Stored data entries
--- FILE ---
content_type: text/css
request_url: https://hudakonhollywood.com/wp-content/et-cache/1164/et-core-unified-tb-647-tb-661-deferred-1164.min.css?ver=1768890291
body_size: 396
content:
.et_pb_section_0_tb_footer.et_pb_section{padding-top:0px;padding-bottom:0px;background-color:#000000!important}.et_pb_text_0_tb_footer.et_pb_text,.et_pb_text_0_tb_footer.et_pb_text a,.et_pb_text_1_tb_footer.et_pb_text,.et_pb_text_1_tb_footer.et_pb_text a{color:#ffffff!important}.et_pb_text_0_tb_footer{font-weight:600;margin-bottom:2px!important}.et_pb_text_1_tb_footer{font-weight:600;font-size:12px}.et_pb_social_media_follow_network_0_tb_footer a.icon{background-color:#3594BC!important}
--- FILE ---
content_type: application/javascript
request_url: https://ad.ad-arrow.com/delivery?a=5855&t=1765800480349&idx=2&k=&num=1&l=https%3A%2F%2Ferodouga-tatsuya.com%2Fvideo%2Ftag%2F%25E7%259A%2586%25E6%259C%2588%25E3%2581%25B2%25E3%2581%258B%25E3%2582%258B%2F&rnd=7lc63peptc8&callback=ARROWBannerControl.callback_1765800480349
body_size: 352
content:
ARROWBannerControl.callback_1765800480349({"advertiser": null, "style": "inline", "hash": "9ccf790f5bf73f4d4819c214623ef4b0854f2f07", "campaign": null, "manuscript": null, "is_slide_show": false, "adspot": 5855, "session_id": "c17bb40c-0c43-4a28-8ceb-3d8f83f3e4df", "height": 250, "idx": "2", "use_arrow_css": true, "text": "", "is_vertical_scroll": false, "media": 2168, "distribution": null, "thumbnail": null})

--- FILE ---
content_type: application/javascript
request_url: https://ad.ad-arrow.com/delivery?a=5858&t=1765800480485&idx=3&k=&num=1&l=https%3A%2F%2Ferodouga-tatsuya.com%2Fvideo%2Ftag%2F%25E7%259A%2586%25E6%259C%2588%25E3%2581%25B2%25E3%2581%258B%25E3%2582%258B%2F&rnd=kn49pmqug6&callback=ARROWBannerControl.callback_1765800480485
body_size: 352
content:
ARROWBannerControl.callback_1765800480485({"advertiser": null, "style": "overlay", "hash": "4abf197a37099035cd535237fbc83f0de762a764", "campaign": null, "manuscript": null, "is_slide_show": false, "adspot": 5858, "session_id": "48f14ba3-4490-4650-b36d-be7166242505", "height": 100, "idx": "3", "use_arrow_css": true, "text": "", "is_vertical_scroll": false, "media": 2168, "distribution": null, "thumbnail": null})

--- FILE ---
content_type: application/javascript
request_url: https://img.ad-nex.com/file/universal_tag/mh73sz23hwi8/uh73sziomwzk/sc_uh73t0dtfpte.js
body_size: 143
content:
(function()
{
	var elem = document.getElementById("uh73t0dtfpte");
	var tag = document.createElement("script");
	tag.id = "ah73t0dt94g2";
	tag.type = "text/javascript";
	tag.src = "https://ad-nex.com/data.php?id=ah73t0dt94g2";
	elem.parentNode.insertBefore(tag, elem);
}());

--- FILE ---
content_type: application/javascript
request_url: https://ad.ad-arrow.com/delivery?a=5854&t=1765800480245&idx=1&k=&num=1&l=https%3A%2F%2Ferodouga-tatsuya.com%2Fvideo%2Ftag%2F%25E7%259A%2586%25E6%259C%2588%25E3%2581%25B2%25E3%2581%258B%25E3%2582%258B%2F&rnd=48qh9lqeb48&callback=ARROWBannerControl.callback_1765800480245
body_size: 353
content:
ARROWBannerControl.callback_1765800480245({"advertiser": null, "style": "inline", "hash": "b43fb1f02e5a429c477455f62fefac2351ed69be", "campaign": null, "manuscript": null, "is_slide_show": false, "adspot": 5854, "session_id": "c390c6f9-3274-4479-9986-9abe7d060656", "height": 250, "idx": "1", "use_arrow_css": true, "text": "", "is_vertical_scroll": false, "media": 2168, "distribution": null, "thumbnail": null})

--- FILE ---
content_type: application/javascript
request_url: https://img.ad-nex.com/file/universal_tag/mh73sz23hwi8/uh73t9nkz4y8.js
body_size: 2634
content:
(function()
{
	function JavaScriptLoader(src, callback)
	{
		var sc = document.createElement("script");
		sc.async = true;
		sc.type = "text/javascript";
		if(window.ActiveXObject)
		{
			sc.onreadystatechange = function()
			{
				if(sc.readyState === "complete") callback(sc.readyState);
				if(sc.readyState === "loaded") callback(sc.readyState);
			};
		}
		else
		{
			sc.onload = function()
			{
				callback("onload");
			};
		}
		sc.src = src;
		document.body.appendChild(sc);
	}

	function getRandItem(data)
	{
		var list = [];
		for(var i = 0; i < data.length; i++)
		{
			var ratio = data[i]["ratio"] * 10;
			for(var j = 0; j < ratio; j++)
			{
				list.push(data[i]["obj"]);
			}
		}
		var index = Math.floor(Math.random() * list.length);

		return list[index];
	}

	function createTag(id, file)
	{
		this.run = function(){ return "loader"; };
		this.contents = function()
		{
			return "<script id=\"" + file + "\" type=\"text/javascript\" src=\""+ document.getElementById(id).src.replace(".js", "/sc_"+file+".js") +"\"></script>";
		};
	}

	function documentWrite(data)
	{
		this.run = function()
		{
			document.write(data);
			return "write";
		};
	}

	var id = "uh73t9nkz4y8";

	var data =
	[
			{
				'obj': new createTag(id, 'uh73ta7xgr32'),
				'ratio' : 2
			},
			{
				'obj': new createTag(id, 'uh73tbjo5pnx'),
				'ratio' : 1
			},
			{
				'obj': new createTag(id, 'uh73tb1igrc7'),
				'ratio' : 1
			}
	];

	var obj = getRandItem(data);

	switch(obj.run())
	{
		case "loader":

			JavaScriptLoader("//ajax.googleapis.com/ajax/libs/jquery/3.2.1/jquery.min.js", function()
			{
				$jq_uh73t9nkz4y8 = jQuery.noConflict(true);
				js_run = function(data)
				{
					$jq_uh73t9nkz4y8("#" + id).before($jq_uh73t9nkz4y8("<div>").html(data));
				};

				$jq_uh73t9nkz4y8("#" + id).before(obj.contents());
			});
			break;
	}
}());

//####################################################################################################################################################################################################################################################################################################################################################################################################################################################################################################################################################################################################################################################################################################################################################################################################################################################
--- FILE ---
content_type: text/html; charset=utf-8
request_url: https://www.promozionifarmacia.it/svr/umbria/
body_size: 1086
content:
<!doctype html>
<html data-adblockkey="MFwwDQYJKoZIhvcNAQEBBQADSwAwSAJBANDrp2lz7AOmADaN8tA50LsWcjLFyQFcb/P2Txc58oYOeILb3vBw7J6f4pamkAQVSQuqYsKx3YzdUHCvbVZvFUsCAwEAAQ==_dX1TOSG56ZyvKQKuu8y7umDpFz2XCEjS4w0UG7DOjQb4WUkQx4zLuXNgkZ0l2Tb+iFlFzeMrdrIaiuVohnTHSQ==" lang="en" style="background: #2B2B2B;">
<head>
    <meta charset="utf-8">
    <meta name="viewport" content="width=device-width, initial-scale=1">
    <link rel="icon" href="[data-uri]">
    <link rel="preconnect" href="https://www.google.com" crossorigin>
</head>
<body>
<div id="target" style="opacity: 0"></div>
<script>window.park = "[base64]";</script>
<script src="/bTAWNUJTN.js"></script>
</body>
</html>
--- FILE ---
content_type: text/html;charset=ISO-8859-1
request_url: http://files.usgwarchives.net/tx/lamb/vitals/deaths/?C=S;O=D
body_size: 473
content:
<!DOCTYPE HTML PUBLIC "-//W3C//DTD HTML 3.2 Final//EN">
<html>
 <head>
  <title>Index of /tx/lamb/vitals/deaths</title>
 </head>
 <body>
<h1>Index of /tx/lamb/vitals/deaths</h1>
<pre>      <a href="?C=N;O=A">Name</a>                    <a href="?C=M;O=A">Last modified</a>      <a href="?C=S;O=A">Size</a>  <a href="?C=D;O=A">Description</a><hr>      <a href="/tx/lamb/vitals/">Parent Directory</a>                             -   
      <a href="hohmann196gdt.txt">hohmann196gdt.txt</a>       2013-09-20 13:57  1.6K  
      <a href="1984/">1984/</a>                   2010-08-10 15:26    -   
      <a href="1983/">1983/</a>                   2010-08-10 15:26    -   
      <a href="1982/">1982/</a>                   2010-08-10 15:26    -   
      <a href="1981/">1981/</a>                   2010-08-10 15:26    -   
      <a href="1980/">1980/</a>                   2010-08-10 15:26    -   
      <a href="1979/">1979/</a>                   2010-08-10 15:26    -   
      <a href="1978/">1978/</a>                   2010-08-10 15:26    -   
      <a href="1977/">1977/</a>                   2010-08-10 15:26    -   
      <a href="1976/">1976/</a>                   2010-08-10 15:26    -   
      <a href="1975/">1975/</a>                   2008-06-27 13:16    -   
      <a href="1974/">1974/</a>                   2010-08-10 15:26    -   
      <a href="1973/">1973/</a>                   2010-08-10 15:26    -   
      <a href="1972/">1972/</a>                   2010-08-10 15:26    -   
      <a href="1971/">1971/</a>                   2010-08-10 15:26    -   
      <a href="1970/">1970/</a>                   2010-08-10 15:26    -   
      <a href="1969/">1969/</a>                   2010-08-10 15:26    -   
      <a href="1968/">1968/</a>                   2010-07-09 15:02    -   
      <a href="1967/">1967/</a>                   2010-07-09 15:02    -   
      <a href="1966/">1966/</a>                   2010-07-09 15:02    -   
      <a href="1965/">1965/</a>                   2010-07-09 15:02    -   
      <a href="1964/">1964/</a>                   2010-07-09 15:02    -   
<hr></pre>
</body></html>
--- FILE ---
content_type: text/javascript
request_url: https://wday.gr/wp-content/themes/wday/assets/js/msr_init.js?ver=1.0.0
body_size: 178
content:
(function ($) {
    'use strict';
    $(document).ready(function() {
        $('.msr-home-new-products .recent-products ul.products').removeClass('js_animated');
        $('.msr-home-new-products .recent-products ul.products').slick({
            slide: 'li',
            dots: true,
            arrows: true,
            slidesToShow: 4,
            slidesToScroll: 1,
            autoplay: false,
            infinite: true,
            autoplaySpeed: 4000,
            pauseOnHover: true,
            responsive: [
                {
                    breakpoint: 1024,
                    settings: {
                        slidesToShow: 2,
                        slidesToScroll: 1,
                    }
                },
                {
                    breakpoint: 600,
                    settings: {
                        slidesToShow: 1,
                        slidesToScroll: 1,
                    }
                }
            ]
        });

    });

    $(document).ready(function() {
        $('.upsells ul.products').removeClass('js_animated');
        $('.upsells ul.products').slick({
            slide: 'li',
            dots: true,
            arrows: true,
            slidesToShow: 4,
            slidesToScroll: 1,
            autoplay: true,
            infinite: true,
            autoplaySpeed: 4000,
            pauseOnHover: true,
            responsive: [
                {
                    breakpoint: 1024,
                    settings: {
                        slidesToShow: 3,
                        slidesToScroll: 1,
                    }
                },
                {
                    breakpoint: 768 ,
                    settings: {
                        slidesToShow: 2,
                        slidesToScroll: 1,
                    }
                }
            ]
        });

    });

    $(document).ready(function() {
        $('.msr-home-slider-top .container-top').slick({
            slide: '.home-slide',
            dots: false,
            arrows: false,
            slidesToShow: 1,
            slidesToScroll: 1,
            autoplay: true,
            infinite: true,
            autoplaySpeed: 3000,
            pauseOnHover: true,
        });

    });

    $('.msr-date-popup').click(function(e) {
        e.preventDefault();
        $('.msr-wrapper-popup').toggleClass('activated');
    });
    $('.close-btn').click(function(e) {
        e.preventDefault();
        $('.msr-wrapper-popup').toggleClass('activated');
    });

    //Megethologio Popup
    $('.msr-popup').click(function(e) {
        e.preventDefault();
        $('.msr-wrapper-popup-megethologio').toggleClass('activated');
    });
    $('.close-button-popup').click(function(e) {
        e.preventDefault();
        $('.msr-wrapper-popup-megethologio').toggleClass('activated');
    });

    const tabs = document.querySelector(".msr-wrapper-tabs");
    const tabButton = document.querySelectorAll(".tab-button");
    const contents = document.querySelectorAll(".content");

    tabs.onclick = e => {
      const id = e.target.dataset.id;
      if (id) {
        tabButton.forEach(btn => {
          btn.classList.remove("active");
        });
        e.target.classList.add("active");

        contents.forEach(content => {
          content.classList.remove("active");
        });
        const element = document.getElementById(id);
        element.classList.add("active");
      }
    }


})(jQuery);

__Aim of the task__. Of the entries above, transcribe exactly those lines that fall between the line containing "body_size: 473" and the line containing "content_type: text/javascript", together with those two lines.

__Answer for the task__.
body_size: 473
content:
<!DOCTYPE HTML PUBLIC "-//W3C//DTD HTML 3.2 Final//EN">
<html>
 <head>
  <title>Index of /tx/lamb/vitals/deaths</title>
 </head>
 <body>
<h1>Index of /tx/lamb/vitals/deaths</h1>
<pre>      <a href="?C=N;O=A">Name</a>                    <a href="?C=M;O=A">Last modified</a>      <a href="?C=S;O=A">Size</a>  <a href="?C=D;O=A">Description</a><hr>      <a href="/tx/lamb/vitals/">Parent Directory</a>                             -   
      <a href="hohmann196gdt.txt">hohmann196gdt.txt</a>       2013-09-20 13:57  1.6K  
      <a href="1984/">1984/</a>                   2010-08-10 15:26    -   
      <a href="1983/">1983/</a>                   2010-08-10 15:26    -   
      <a href="1982/">1982/</a>                   2010-08-10 15:26    -   
      <a href="1981/">1981/</a>                   2010-08-10 15:26    -   
      <a href="1980/">1980/</a>                   2010-08-10 15:26    -   
      <a href="1979/">1979/</a>                   2010-08-10 15:26    -   
      <a href="1978/">1978/</a>                   2010-08-10 15:26    -   
      <a href="1977/">1977/</a>                   2010-08-10 15:26    -   
      <a href="1976/">1976/</a>                   2010-08-10 15:26    -   
      <a href="1975/">1975/</a>                   2008-06-27 13:16    -   
      <a href="1974/">1974/</a>                   2010-08-10 15:26    -   
      <a href="1973/">1973/</a>                   2010-08-10 15:26    -   
      <a href="1972/">1972/</a>                   2010-08-10 15:26    -   
      <a href="1971/">1971/</a>                   2010-08-10 15:26    -   
      <a href="1970/">1970/</a>                   2010-08-10 15:26    -   
      <a href="1969/">1969/</a>                   2010-08-10 15:26    -   
      <a href="1968/">1968/</a>                   2010-07-09 15:02    -   
      <a href="1967/">1967/</a>                   2010-07-09 15:02    -   
      <a href="1966/">1966/</a>                   2010-07-09 15:02    -   
      <a href="1965/">1965/</a>                   2010-07-09 15:02    -   
      <a href="1964/">1964/</a>                   2010-07-09 15:02    -   
<hr></pre>
</body></html>
--- FILE ---
content_type: text/javascript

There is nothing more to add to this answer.